Tomado del muro de Julián Vences
Segunda Parte
Foto compartida por Elvia Bertha Ramírez Ocampo. Original del archivo de Jesús Zavaleta Castro.
Recordé a Don Manuel Betanzos Legaspi, fallecido hace dos años a la edad 102 años de edad. A continuación, un extracto de lo que me relató:
—Te irás a vivir con mi hermano Elpidio —me previno la tía, tres semanas después.
Este tío vivía por ahí en la Plazuela del Zacate, donde hoy está la biblioteca. Tenía un corral grande con vacas, caballos, gallinas. También tenía carnicería en el mercado. Su esposa, Petra Ocampo, era una señora bonita de Tilzapotla.
Por este tío me enteré que mi padre se había traído de Tomatlán a una muchacha —Rubina Campillo— con la que tuvo tres hijos —Rafael, Chabela y Lupe.
—Mira cabrón —me leyó la cartilla el tío Pillo— aquí, si no trabajas, no comes. ¿Entendido?
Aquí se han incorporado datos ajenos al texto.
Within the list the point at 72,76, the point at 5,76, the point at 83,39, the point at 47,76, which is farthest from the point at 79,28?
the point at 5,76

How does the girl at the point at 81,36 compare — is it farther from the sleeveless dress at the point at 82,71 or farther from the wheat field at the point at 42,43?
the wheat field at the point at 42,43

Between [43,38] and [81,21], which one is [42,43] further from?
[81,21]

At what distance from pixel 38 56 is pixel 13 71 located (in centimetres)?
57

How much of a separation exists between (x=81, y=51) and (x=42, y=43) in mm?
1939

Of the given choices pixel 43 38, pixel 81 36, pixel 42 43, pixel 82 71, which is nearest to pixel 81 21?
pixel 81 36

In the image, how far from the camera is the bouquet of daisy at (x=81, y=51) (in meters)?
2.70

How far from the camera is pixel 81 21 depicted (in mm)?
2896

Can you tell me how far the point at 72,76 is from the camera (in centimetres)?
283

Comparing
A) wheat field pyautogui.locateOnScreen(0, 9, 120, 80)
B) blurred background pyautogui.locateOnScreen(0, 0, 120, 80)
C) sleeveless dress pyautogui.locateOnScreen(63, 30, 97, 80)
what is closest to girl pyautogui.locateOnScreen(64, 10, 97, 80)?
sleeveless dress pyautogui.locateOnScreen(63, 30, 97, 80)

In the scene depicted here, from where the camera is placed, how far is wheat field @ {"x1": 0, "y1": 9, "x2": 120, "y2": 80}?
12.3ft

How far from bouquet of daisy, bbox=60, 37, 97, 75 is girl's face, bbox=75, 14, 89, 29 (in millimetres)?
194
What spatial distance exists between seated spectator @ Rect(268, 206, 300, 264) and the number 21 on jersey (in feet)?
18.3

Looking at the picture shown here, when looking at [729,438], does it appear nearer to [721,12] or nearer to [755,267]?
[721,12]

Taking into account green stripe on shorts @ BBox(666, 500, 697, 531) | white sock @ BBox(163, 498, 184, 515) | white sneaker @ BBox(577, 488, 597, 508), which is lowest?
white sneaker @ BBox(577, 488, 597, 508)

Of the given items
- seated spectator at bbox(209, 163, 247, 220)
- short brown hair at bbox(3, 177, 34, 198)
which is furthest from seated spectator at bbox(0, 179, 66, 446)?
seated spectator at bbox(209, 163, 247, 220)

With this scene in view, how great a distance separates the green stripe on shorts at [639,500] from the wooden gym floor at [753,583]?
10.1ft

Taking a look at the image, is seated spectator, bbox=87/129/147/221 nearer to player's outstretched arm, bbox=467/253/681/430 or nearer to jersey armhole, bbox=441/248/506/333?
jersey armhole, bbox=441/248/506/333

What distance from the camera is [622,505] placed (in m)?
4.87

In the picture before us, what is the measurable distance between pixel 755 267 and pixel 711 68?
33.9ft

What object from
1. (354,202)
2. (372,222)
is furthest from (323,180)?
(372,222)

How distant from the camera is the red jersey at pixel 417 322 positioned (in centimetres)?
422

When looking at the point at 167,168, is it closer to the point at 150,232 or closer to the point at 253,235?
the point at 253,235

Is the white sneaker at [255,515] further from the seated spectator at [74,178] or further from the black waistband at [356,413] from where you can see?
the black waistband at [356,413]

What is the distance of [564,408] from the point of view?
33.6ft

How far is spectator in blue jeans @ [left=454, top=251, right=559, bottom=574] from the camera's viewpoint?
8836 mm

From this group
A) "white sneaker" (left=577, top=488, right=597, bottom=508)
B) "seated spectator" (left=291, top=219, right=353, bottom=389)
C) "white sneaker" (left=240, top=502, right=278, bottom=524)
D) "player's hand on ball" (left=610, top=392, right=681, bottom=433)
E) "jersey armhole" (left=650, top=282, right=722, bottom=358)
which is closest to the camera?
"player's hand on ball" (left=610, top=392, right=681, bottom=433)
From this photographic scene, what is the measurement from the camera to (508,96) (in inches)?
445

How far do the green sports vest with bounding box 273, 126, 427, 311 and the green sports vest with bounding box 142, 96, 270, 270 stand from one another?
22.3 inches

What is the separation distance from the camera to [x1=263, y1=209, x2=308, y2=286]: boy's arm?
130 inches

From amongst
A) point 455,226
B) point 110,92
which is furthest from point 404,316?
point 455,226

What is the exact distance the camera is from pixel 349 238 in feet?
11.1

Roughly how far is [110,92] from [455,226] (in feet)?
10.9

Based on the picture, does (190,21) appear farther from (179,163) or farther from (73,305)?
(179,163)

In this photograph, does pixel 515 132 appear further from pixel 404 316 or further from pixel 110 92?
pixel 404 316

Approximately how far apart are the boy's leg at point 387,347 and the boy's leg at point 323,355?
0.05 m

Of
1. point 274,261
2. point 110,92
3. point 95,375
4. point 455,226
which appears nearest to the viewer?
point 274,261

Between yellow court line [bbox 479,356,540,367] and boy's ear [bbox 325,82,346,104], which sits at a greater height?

Te me duermes temprano porque a las cuatro de la mañana, candil en mano, irás al rastro a vigilar al pinche matancero que apodan el Cuarterón, para que no me tronche la carne.
Dormí encima de un montón de cuascles, las cosas esas que les ponen a los caballos abajo de la silla de montar. Desperté con el pescuezo adolorido. En la espalda pesqué una urticaria que la traje varias semanas.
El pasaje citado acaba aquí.